Tareas planteadas:
**A.** Transcribe sin alteraciones el tramo del fragmento proporcionado que va desde "Las dos primeras" hasta "sala de canto.".
**B.** Indica si cada una de estas afirmaciones concuerda con el fragmento proporcionado. Responde sí o no y cita literalmente las palabras del fragmento que lo deciden: (i) el curso duraba una hora a la semana; (ii) la escuela se encontraba en la parte baja de la ciudad; (iii) la directora preparó una sala en el sótano antes de la tercera sesión.

Fragmento proporcionado:
━━━━━━━━━━━━━━━━

Los piropos, comentarios o exclamaciones
sexistas, no son exclusiva masculina, aunque sí y por desgracia, al
hombre se le permitía soltarlos a una mujer sin demasiado pudor, que
en el mejor de los casos se sentía verbalmente violentada.
De joven entrené a
un grupo de chicas, de una escuela femenina en la parte alta de la
ciudad, la zona de las mejores escuelas o al menos las más caras.
Dieron conmigo gracias a amigos comunes que ahora no vienen al caso.
La directora, una monja reciclada, junto al padre de una de las
chicas, un alto mando policial reconvertido, se empecinaron en que
sus pupilas habían de recibir un cursillo de defensa personal.
Las dos primeras
semanas (el curso era de solo una hora semanal) habrían estado bien
sino fuera por la expectación que el curso provocó. En los
ventanales de la parte superior de la escuela, se agolparon grupos de
chicas para seguir la práctica con fuertes risas. Antes de empezar
con la tercera la directora había habilitado una gran sala en el
sótano de la vieja escuela, que tanto servía para el laboratorio
como sala de canto.

━━━━━━━━━━━━━━━━

Listado mostrado:
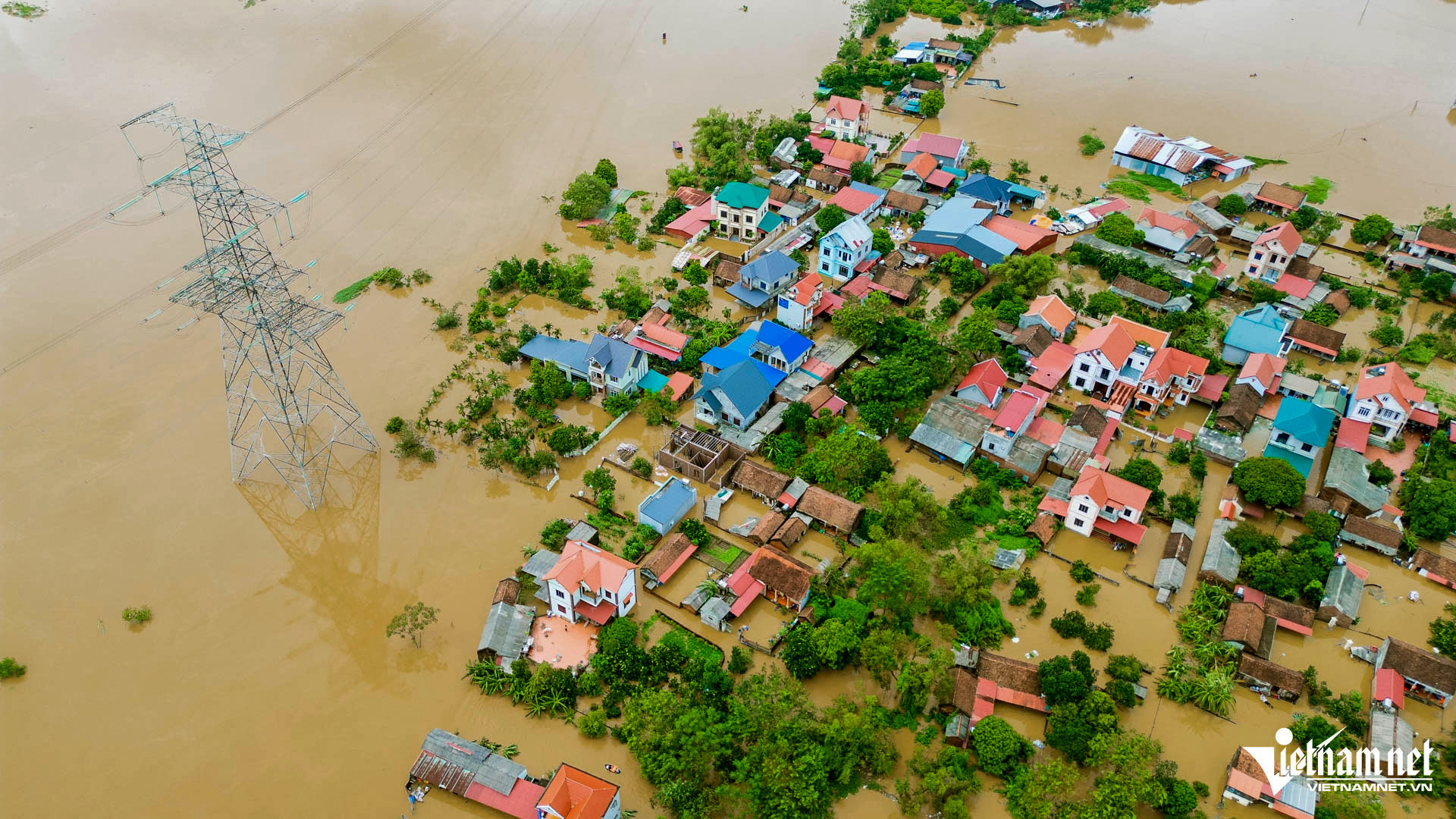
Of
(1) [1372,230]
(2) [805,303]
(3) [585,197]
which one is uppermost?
(3) [585,197]

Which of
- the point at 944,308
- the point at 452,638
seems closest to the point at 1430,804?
the point at 944,308

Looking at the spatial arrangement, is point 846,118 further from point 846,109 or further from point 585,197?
point 585,197

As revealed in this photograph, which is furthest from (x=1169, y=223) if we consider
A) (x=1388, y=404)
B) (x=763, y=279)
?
(x=763, y=279)

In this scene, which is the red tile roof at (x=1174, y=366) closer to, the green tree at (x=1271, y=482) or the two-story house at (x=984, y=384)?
the green tree at (x=1271, y=482)

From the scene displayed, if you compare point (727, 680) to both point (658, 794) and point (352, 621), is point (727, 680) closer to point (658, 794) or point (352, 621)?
point (658, 794)

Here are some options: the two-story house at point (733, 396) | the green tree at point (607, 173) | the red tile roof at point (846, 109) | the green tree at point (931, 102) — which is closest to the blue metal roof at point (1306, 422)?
the two-story house at point (733, 396)

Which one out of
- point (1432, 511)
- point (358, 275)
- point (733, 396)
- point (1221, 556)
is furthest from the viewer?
point (358, 275)

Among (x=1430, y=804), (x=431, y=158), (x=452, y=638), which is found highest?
(x=431, y=158)
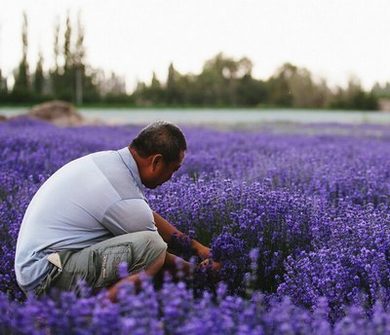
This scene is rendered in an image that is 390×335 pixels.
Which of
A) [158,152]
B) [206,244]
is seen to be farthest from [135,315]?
[206,244]

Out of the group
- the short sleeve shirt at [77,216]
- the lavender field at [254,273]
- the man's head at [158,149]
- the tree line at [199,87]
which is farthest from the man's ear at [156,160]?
the tree line at [199,87]

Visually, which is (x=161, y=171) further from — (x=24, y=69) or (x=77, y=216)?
(x=24, y=69)

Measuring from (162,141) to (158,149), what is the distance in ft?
0.14

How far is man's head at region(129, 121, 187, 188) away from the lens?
2809mm

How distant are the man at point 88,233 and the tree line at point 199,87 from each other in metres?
37.3

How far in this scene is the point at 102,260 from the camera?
265 cm

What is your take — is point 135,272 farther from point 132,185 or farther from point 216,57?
point 216,57

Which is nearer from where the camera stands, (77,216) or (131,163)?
(77,216)

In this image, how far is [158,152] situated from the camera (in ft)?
9.25

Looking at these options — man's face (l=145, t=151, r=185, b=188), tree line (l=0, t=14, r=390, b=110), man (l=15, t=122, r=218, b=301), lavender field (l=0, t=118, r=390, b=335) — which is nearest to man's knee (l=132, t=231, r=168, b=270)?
man (l=15, t=122, r=218, b=301)

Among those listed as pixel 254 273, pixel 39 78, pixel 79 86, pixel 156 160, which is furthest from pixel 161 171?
pixel 39 78

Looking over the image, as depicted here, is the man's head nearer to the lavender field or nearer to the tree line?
the lavender field

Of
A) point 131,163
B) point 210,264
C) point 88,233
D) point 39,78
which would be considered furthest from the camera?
point 39,78

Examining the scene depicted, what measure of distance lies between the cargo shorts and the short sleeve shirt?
0.16 ft
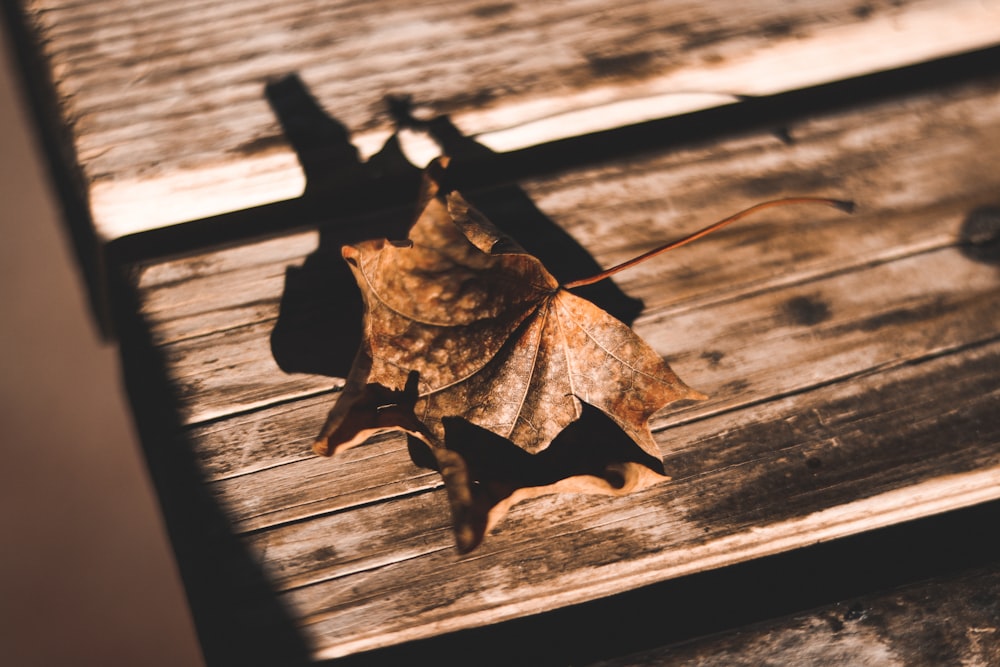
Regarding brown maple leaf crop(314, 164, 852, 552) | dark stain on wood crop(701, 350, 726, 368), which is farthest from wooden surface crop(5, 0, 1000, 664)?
brown maple leaf crop(314, 164, 852, 552)

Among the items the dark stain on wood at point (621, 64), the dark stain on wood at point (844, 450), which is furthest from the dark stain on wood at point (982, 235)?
the dark stain on wood at point (621, 64)

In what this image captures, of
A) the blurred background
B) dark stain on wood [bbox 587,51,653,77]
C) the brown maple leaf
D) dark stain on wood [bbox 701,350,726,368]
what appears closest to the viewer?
the brown maple leaf

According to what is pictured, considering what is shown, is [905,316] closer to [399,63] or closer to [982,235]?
[982,235]

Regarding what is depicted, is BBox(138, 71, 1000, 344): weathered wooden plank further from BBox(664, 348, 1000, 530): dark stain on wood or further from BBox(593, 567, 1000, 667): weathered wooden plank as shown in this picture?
BBox(593, 567, 1000, 667): weathered wooden plank

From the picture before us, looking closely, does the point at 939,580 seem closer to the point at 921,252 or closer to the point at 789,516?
the point at 789,516

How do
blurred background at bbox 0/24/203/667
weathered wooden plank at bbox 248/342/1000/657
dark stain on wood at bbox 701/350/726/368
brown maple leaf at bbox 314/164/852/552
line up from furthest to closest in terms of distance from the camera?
blurred background at bbox 0/24/203/667, dark stain on wood at bbox 701/350/726/368, weathered wooden plank at bbox 248/342/1000/657, brown maple leaf at bbox 314/164/852/552

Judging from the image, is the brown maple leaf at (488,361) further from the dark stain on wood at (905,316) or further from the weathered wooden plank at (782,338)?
the dark stain on wood at (905,316)
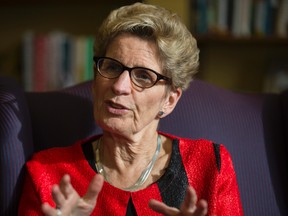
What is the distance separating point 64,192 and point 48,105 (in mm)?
546

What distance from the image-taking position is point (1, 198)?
1.29 meters

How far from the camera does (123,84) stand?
123 centimetres

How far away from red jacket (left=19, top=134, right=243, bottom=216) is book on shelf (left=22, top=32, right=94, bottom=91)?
1.20 metres

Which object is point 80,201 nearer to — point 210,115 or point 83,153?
point 83,153

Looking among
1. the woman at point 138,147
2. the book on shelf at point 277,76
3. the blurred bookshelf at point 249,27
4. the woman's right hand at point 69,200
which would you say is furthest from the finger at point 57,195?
the book on shelf at point 277,76

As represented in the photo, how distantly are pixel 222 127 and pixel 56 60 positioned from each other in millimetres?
1274

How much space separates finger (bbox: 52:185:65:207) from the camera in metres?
1.03

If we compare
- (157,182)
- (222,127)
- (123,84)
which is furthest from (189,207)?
(222,127)

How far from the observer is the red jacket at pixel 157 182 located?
1.28 meters

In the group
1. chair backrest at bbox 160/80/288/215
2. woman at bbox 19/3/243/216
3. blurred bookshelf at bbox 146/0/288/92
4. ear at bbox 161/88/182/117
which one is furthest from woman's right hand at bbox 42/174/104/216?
blurred bookshelf at bbox 146/0/288/92

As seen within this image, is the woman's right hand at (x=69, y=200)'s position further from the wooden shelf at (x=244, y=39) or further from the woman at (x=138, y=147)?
the wooden shelf at (x=244, y=39)

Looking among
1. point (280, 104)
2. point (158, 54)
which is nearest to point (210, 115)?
point (280, 104)

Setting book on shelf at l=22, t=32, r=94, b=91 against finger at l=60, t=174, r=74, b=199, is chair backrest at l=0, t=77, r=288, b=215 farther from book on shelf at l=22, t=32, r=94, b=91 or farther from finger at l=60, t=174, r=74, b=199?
book on shelf at l=22, t=32, r=94, b=91

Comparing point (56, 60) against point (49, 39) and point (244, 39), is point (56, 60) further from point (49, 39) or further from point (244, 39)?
point (244, 39)
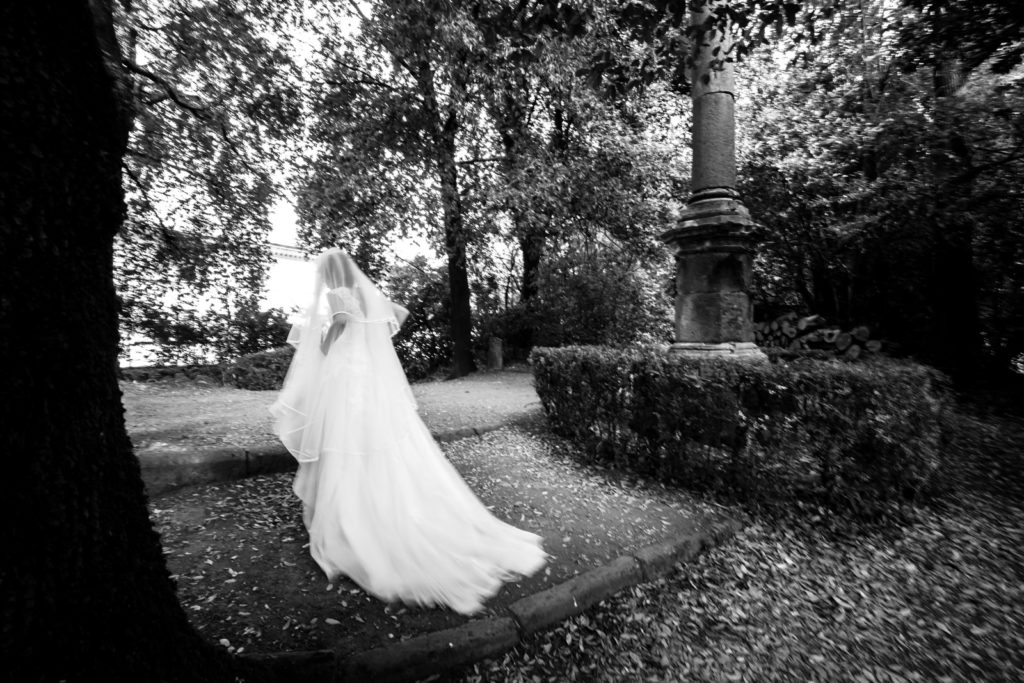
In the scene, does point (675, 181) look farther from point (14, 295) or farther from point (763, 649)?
point (14, 295)

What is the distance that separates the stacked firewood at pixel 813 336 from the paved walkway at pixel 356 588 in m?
6.70

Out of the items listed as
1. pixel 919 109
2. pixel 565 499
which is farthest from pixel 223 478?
pixel 919 109

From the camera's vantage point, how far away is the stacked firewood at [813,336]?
908cm

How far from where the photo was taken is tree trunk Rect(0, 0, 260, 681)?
129 centimetres

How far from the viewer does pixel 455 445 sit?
5957 millimetres

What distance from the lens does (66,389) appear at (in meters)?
1.44

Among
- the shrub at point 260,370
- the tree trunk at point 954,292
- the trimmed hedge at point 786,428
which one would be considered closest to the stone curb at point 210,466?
the trimmed hedge at point 786,428

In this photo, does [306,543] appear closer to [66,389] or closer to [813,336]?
[66,389]

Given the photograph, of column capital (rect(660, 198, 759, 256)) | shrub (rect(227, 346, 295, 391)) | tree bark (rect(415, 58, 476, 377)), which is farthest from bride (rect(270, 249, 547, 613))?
shrub (rect(227, 346, 295, 391))

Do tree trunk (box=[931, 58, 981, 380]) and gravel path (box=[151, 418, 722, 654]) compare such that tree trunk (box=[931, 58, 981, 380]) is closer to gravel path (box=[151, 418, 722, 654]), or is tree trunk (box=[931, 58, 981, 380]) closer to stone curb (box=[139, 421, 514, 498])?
gravel path (box=[151, 418, 722, 654])

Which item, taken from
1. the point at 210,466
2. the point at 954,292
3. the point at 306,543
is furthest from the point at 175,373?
the point at 954,292

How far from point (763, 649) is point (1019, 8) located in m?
6.98

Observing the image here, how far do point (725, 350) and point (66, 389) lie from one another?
573cm

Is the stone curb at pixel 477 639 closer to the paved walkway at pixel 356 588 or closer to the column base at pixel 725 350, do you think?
the paved walkway at pixel 356 588
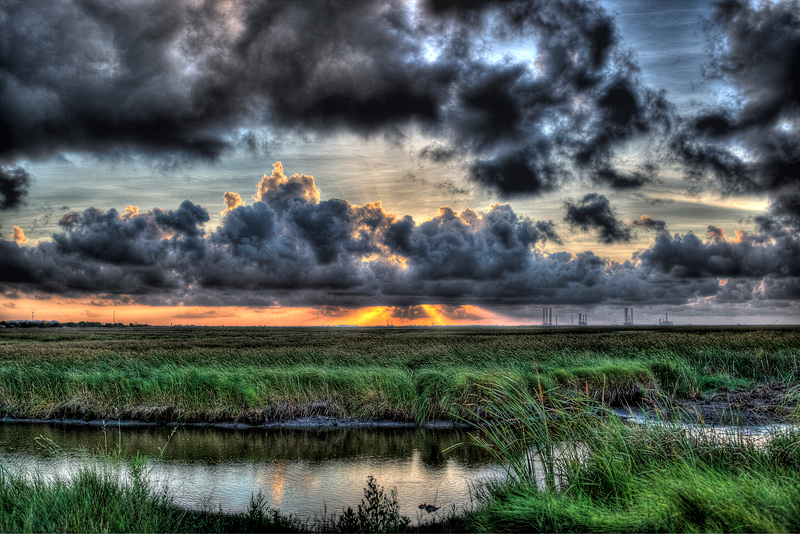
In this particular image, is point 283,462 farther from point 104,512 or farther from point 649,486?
point 649,486

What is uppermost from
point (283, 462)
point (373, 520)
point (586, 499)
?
point (586, 499)

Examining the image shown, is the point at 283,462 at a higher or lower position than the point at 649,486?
lower

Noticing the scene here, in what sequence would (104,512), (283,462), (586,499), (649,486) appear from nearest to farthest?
(104,512)
(649,486)
(586,499)
(283,462)

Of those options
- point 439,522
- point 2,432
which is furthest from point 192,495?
point 2,432

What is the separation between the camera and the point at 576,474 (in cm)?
772

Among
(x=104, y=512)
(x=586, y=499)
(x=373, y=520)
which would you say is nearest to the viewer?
(x=104, y=512)

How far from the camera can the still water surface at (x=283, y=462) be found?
1007 cm

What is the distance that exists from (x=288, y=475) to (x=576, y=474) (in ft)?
23.4

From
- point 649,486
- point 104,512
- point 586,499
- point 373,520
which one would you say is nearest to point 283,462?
point 373,520

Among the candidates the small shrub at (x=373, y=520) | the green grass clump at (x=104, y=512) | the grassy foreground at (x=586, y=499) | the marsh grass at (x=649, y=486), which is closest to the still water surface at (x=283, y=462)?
the small shrub at (x=373, y=520)

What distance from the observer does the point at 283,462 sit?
13.0 metres

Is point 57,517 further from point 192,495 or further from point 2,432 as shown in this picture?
point 2,432

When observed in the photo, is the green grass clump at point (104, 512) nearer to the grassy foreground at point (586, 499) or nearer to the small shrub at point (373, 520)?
the grassy foreground at point (586, 499)

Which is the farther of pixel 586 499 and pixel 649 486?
pixel 586 499
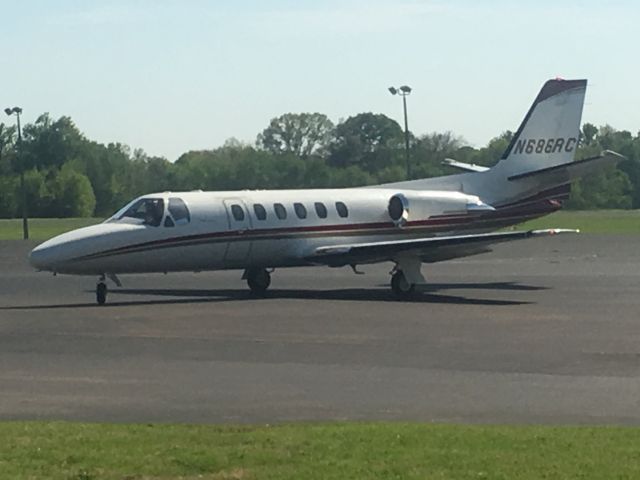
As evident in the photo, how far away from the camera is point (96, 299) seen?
93.9ft

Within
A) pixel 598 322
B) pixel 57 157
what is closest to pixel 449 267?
pixel 598 322

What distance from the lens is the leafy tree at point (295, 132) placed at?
251ft

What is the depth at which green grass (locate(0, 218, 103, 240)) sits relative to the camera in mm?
71125

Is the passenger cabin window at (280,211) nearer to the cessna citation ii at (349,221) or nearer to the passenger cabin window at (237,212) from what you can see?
the cessna citation ii at (349,221)

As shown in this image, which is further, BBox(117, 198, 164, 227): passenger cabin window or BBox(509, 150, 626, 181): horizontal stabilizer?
BBox(509, 150, 626, 181): horizontal stabilizer

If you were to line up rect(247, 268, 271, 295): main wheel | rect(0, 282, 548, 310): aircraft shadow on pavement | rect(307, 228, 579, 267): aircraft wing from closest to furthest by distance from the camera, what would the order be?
1. rect(0, 282, 548, 310): aircraft shadow on pavement
2. rect(307, 228, 579, 267): aircraft wing
3. rect(247, 268, 271, 295): main wheel

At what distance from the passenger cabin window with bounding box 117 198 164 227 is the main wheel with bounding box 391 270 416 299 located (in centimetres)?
500

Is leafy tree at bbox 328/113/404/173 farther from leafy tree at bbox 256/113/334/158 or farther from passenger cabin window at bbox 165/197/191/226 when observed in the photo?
passenger cabin window at bbox 165/197/191/226

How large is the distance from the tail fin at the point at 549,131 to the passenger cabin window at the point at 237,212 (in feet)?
25.6

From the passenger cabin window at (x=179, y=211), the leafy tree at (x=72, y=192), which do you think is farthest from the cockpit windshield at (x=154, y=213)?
the leafy tree at (x=72, y=192)

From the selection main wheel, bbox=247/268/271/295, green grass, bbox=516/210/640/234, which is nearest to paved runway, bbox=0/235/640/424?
main wheel, bbox=247/268/271/295

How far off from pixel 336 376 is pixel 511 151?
1958 centimetres

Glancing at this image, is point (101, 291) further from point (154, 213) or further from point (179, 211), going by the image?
point (179, 211)

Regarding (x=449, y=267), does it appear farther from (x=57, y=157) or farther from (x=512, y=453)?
(x=57, y=157)
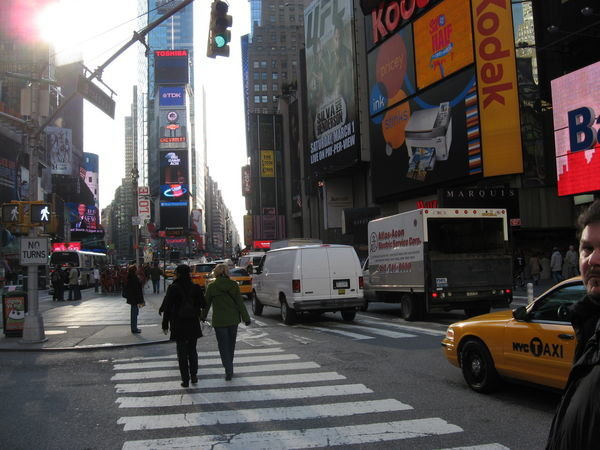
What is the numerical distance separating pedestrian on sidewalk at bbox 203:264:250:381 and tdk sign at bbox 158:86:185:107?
170 m

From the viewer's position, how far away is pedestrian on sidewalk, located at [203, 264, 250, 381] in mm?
8211

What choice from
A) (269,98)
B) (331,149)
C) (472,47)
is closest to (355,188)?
(331,149)

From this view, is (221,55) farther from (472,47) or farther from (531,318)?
(472,47)

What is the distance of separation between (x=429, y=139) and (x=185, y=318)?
2826 centimetres

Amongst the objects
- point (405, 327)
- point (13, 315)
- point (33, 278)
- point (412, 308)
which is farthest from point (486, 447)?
point (13, 315)

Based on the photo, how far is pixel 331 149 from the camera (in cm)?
4809

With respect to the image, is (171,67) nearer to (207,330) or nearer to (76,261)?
(76,261)

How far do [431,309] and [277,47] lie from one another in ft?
423

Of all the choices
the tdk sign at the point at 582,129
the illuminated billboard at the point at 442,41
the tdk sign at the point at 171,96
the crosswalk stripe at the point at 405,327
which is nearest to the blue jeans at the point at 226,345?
the crosswalk stripe at the point at 405,327

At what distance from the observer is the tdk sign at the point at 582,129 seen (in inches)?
1041

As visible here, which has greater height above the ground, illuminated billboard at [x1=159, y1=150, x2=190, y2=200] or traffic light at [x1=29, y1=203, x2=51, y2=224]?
illuminated billboard at [x1=159, y1=150, x2=190, y2=200]

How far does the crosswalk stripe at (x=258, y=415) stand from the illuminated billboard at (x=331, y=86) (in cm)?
3831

━━━━━━━━━━━━━━━━

Resultados obtenidos:
**A.**
Las dos primeras
semanas (el curso era de solo una hora semanal) habrían estado bien
sino fuera por la expectación que el curso provocó. En los
ventanales de la parte superior de la escuela, se agolparon grupos de
chicas para seguir la práctica con fuertes risas. Antes de empezar
con la tercera la directora había habilitado una gran sala en el
sótano de la vieja escuela, que tanto servía para el laboratorio
como sala de canto.

**B.**
(i) Sí: «el curso era de solo una hora semanal».
(ii) No: «en la parte alta de la ciudad».
(iii) Sí: «Antes de empezar con la tercera la directora había habilitado una gran sala en el sótano».